> [WHAT IS EXPECTED]:
Rewrite the entries from the line containing "With reference to" through the end of the entries, changing "truck windshield" to "vehicle windshield" and leaving everything else as it is.

> [RECORD EXCERPTS]:

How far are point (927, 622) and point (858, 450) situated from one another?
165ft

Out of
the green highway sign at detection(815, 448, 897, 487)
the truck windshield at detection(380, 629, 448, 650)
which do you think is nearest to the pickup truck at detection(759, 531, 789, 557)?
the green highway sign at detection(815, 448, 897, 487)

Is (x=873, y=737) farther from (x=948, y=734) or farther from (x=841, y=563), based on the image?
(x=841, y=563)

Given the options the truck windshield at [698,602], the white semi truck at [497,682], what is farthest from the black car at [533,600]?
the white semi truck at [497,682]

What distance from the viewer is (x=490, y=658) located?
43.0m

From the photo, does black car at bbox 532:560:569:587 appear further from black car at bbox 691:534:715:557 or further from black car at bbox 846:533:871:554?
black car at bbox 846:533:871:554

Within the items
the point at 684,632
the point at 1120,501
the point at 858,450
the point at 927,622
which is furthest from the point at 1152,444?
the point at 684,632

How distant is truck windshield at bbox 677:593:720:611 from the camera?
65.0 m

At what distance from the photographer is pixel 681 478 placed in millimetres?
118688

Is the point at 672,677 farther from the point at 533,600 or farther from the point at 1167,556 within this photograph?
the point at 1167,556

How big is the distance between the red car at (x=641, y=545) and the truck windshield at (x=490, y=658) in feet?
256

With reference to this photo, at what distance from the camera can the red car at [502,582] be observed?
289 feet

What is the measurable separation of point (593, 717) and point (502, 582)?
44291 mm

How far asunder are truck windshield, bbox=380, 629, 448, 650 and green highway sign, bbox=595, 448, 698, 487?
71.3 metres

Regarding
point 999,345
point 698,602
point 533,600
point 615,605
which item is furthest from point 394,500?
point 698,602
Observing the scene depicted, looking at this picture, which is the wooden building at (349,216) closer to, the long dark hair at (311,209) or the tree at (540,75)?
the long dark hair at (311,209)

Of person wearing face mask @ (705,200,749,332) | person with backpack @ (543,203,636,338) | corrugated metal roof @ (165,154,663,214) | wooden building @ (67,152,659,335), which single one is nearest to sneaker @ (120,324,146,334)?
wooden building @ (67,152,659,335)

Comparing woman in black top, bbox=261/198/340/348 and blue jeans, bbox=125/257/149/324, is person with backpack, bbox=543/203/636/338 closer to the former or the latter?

> [WRITTEN ANSWER]:
With reference to this photo, at what distance from the camera can the red car at [502,582] be observed?
289 feet

What is the measurable separation of point (593, 717) and point (502, 582)?
44291 mm

How far asunder are vehicle windshield, bbox=380, 629, 448, 650 and green highway sign, bbox=595, 448, 698, 487?
71.3 metres

Regarding
point 999,345
point 698,602
point 533,600
point 615,605
which item is furthest from point 394,500?
point 698,602
Observing the scene depicted, looking at this picture, which is the wooden building at (349,216) closer to, the long dark hair at (311,209) or the tree at (540,75)?
the long dark hair at (311,209)

Of person wearing face mask @ (705,200,749,332) | person with backpack @ (543,203,636,338) | corrugated metal roof @ (165,154,663,214) | wooden building @ (67,152,659,335), which single one is nearest to sneaker @ (120,324,146,334)?
wooden building @ (67,152,659,335)

Comparing woman in black top, bbox=261/198/340/348 and blue jeans, bbox=125/257/149/324, is person with backpack, bbox=543/203/636/338 closer to the former or the latter?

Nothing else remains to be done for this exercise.